Police Commissioner Raymond Kelly had called the video “disturbing.”
“We believe the police fabricated the police report that they submitted and have failed to publicly acknowledge what really happened that night,” said ALIYA director Moishe Feiglin. He said Halevy was there with permission.
“After review of all available evidence, I have decided to dismiss the charges against Ehud Halevy,” Brooklyn District Attorney Charles Hynes announced Monday afternoon.
Halevy was facing up to seven years in prison for the assault rap. He was also charged with resisting arrest, trespass, harassment and marijuana possessions.
The DA’s decision means the case is now closed.
A petition on change.com asking Hynes to drop the charges garnered nearly 90,000 signatures.
“Justice was done here,” said Halevy’s lawyer Norman Siegel. “There was no legal basis for the criminal charges and the dramatic video was extremely helpful.”
He said his client “was very pleased.”
The charges will be officially dismissed Wednesday.
Unfortunately, not everyone is so lucky as to have a whole unified community come together and put up such an immediate fuss that embarrasses the local department so much they can’t move fast to put the ‘incident’ out of public view. Most victims of police brutality aren’t so lucky, often members of communities that the public has been trained to see as inhuman and in need of constant ‘correction’.
Even though Halevy and his attorney may be pleased with the outcome, nowhere in the Daily News story is any mention of punishment of the cops who obviously went way over board. Some disciplinary action seems called for at the very least. It is disturbing that police officers who demonstrated an obvious lack of judgment and restraint still possess the power to restrain individuals without question and with deadly force.
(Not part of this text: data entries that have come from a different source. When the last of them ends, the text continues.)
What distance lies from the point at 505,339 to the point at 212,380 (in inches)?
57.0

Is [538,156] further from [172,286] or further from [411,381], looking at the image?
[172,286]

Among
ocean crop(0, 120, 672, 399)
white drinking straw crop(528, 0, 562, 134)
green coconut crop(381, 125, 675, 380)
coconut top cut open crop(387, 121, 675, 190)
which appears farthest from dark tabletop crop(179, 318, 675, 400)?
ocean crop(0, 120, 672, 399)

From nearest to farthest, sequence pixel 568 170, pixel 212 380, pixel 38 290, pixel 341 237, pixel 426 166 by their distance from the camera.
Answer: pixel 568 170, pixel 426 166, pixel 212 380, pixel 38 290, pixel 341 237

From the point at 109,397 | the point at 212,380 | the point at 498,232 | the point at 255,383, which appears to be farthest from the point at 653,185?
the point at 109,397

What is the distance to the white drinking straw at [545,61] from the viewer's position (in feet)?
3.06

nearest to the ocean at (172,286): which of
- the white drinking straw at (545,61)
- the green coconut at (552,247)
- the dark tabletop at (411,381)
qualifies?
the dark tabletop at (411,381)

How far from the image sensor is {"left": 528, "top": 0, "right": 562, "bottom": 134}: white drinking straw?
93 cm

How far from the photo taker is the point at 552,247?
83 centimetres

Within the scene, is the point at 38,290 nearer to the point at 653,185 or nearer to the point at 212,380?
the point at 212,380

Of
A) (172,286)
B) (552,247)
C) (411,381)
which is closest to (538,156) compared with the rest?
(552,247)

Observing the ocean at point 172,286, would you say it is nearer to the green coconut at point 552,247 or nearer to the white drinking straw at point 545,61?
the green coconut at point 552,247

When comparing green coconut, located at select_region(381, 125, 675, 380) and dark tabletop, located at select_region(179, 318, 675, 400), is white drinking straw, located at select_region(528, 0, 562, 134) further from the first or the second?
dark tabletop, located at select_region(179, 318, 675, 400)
It is distressing to say the least when a party that suffers under the weight of institutional wrong doing backs off when their personal wrong gets set right. They forget is seems that the rest of the community needs them and their story to push for broad improvements in the institution that wronged them. Dismissing the charges only amounts to an effort to move the stain out of the public view as soon as possible.